[RFC]A new journey #203

whg517 · 2021-10-21T06:08:17Z

Hi, scrapy-redis is one of the most commonly used tools for using scrapy, but IT seems to me that this project has not been maintained for a long time. Some of the states on the project are not updated synchronously.

Given the current updates to the Python and Scrapy versions, I wanted to make some feature contributions to the project. If you can accept, I will arrange the follow-up work.

Tasks:

Added GitHub Action workflow
Add pep-0517 A build-system independent format for source trees support
Added adaptation from Python 3.7 to Python 3.10, and removed Python 2 support
Add Type annotations pep-0483 #283
Add pytest to test project
Use modern sphinx theme -- furo , like pip document

Sm4o · 2021-10-25T12:33:16Z

It would be super useful to also add the feature of feeding more context to the spiders. Not just a list of start_urls, but a list of json like so:

{
    "start_urls": [
        {
            "start_url": "https://example.com/",
            "sku": 1234
        }
    ]
}

This was already proposed a while back #156

whg517 · 2021-10-26T06:50:47Z

Hello @Sm4o , I wrote an example according to your description.

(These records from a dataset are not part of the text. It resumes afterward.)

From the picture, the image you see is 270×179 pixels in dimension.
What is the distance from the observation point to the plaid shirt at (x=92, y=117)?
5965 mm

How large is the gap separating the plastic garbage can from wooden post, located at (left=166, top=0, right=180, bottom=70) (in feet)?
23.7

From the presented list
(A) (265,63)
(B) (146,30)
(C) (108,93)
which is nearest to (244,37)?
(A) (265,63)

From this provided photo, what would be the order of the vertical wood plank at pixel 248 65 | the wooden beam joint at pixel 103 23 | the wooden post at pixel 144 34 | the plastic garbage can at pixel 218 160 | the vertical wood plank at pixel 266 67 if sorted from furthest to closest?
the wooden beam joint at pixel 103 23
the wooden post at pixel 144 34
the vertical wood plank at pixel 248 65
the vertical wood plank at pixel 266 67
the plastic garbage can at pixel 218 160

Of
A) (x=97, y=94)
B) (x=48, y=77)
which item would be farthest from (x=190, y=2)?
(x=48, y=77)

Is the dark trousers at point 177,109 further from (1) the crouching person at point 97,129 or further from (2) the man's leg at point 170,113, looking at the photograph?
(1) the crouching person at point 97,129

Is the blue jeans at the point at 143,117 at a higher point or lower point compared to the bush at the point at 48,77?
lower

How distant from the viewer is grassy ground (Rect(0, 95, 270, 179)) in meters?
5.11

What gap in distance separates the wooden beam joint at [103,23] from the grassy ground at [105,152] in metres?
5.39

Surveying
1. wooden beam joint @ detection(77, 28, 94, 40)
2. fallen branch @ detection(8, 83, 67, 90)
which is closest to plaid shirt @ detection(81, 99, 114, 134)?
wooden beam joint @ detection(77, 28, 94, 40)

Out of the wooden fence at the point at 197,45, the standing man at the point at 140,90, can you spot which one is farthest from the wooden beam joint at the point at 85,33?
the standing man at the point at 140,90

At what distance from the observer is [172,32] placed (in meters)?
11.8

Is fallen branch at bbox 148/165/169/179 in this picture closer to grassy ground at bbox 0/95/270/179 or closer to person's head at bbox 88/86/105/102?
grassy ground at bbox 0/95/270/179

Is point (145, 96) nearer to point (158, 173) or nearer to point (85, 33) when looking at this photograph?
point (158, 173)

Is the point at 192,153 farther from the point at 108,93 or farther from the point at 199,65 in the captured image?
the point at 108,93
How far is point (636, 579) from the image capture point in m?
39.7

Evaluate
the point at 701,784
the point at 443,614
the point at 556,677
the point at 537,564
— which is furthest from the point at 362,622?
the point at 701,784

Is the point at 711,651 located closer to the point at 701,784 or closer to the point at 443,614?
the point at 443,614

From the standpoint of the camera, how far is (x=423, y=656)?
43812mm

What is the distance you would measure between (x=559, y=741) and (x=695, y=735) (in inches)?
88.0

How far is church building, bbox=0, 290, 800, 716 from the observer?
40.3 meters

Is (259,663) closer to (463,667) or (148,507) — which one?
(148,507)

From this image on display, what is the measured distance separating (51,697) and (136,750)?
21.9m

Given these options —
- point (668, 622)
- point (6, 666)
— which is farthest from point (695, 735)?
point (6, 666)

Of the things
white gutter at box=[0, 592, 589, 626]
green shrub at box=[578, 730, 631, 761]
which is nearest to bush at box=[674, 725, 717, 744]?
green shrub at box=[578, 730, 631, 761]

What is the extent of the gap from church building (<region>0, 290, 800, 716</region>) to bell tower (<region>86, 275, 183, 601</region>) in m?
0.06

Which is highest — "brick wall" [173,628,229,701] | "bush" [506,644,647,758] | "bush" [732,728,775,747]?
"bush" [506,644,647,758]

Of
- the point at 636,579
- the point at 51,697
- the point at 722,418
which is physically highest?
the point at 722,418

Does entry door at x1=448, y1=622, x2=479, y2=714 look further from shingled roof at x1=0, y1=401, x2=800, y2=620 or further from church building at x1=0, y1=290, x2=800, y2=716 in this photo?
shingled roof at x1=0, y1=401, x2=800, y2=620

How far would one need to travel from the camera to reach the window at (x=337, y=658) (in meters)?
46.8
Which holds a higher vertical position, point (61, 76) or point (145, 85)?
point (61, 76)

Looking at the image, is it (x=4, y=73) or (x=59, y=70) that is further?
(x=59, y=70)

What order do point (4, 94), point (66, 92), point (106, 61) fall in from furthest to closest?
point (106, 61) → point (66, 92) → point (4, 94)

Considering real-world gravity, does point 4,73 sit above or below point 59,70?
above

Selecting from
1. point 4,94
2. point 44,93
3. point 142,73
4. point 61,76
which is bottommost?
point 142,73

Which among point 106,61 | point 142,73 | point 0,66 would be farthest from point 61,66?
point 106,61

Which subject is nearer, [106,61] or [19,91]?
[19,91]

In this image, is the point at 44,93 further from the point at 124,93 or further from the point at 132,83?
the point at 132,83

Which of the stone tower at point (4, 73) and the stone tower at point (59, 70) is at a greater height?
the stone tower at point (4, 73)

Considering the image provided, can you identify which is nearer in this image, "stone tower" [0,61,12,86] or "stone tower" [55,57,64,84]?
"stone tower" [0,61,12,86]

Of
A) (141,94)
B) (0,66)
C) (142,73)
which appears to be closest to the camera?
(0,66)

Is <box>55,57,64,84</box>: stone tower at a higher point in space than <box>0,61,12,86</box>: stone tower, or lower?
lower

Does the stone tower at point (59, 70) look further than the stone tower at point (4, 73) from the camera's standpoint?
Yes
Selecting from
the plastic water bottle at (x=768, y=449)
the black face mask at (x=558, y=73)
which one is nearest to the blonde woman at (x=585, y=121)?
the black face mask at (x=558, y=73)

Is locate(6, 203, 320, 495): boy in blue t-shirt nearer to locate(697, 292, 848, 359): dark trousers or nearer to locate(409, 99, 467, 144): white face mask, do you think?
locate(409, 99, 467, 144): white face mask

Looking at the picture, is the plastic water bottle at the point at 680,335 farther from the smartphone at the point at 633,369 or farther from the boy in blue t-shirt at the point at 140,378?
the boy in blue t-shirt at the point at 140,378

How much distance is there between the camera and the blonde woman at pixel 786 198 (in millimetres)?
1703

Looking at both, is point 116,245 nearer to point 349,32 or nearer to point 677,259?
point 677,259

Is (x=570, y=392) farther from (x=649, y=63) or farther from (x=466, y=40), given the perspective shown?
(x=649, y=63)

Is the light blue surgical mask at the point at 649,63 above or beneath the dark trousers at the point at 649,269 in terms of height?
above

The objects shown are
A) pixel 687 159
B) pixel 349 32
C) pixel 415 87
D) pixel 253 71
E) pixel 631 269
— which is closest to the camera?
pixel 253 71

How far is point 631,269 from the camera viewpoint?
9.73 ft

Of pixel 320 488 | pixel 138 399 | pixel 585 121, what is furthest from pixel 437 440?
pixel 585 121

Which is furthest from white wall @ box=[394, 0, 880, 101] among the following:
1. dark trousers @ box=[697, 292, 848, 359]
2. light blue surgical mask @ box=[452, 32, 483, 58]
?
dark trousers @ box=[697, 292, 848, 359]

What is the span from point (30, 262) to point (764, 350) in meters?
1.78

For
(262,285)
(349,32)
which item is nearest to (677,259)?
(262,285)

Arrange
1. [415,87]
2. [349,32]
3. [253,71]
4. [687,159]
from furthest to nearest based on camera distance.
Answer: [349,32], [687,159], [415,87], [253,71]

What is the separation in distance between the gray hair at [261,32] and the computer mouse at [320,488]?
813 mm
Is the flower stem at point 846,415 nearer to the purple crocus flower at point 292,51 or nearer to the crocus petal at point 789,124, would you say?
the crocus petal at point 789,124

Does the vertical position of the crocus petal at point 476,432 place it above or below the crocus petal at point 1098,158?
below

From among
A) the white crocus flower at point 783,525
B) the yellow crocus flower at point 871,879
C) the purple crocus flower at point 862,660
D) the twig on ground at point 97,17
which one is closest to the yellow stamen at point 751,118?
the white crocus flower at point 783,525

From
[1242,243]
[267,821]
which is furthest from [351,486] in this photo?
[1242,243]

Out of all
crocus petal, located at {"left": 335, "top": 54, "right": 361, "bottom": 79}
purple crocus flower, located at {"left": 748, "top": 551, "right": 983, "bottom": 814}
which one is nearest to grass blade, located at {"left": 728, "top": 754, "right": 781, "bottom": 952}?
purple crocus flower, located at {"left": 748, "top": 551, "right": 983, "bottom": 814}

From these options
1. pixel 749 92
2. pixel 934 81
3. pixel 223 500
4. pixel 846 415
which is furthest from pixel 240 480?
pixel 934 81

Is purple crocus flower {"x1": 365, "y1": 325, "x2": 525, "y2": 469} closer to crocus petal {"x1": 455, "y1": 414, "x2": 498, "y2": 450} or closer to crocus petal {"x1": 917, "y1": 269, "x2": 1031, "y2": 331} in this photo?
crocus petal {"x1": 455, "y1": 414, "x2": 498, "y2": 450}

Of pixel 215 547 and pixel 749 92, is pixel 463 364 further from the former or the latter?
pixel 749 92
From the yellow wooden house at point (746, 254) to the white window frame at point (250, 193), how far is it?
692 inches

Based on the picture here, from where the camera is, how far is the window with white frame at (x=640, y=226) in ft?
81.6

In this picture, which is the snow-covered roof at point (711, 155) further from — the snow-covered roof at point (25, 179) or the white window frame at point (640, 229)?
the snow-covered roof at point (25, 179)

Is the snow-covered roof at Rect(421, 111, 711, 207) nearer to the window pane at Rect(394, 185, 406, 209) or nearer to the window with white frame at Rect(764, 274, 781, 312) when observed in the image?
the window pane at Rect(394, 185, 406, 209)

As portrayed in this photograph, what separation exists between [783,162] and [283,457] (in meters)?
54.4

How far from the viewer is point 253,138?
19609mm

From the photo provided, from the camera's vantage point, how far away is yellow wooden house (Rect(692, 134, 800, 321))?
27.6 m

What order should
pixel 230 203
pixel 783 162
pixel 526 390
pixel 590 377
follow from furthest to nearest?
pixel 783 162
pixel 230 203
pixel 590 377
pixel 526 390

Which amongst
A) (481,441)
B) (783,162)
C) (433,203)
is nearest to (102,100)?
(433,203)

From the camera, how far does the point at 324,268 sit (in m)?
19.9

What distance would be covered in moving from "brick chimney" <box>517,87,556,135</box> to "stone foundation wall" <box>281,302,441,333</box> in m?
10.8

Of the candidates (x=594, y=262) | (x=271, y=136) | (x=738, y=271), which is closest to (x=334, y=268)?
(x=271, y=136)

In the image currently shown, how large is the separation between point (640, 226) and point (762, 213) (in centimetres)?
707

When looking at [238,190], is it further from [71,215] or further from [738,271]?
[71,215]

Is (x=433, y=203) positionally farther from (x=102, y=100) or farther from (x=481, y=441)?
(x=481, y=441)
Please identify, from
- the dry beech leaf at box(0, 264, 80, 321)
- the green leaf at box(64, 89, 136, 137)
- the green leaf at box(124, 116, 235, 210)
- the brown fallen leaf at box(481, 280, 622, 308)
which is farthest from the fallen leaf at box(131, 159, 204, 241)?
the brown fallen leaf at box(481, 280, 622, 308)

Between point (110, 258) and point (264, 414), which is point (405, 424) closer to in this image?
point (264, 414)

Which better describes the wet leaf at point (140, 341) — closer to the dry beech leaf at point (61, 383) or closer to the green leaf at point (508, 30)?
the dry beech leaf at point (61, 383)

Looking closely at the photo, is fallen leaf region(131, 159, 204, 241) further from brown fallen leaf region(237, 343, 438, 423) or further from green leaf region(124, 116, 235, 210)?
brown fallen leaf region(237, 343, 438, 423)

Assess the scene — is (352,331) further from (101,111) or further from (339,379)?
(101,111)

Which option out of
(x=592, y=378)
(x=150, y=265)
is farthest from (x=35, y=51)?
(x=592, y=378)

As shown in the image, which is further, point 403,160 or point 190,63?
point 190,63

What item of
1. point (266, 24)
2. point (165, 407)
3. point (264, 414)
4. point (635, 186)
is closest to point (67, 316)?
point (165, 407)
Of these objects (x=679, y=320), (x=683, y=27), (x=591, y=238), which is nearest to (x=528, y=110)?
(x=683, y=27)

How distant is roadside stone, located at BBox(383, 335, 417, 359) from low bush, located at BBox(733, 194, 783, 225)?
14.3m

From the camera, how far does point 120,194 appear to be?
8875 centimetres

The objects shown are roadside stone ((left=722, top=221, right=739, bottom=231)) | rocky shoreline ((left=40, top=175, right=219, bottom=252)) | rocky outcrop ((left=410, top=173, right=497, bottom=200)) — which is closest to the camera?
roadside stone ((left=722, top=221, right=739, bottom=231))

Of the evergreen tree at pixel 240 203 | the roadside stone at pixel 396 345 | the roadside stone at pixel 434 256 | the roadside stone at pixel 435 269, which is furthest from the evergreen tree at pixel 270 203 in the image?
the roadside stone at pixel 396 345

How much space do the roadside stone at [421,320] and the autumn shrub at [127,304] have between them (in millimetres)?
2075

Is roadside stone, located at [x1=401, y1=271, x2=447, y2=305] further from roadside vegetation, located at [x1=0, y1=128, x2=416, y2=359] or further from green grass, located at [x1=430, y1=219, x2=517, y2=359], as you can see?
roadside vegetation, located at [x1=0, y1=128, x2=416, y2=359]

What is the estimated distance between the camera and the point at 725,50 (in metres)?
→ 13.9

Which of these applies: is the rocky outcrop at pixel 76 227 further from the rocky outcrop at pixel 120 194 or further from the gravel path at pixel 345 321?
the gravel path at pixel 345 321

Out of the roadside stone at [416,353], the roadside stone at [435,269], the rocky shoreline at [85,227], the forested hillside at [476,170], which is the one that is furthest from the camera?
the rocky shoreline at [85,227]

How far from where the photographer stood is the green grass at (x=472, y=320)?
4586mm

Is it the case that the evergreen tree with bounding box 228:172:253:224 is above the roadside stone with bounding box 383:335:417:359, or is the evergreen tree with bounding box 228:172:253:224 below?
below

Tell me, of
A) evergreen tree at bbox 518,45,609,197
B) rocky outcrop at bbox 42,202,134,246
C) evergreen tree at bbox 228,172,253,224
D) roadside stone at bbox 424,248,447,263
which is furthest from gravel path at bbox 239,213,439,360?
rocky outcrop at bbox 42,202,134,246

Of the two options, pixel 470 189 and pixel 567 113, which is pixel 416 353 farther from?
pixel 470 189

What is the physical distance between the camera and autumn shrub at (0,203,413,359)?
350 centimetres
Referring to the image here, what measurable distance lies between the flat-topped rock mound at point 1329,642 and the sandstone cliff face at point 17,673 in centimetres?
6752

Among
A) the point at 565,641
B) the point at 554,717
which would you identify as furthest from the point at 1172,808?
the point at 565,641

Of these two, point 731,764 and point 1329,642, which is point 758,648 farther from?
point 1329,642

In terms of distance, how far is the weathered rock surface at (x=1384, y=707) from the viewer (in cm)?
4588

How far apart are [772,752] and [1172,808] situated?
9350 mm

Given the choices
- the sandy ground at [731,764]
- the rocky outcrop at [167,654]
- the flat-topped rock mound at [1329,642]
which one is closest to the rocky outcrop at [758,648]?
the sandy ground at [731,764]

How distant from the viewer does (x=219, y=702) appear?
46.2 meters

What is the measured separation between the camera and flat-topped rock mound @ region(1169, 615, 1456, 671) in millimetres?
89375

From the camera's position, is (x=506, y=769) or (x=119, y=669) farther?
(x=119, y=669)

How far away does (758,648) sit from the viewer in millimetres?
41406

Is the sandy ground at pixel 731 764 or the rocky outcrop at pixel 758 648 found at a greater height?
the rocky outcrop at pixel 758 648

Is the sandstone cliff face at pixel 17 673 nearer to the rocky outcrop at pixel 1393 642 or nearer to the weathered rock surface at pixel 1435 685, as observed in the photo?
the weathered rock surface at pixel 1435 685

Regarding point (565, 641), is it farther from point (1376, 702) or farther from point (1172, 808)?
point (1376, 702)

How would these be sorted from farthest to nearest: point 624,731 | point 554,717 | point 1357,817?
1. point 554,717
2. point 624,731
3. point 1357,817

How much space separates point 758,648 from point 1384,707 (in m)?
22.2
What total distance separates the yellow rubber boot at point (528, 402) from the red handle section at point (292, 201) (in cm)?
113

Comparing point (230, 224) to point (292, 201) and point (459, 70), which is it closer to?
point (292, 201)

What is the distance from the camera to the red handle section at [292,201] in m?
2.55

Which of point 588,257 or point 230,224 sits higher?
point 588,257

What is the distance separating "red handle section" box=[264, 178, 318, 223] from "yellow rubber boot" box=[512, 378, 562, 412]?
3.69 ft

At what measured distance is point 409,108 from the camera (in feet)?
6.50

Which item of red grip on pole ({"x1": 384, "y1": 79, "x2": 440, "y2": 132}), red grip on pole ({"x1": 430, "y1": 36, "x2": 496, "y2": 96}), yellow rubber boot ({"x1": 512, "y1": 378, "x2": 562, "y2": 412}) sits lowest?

Has this achieved your purpose?

import json

from scrapy import Request, Spider
from scrapy.http import Response

from scrapy_redis.spiders import RedisSpider


class SpiderError(Exception):
    """"""


class BaseParser:
    name = None

    def __init__(self, spider: Spider):
        # use log: self.spider.logger
        self.spider = spider

    def parse(
        self,
        *,
        response: Response,
        **kwargs
    ) -> list[str]:
        raise NotImplementedError('`parse()` must be implemented.')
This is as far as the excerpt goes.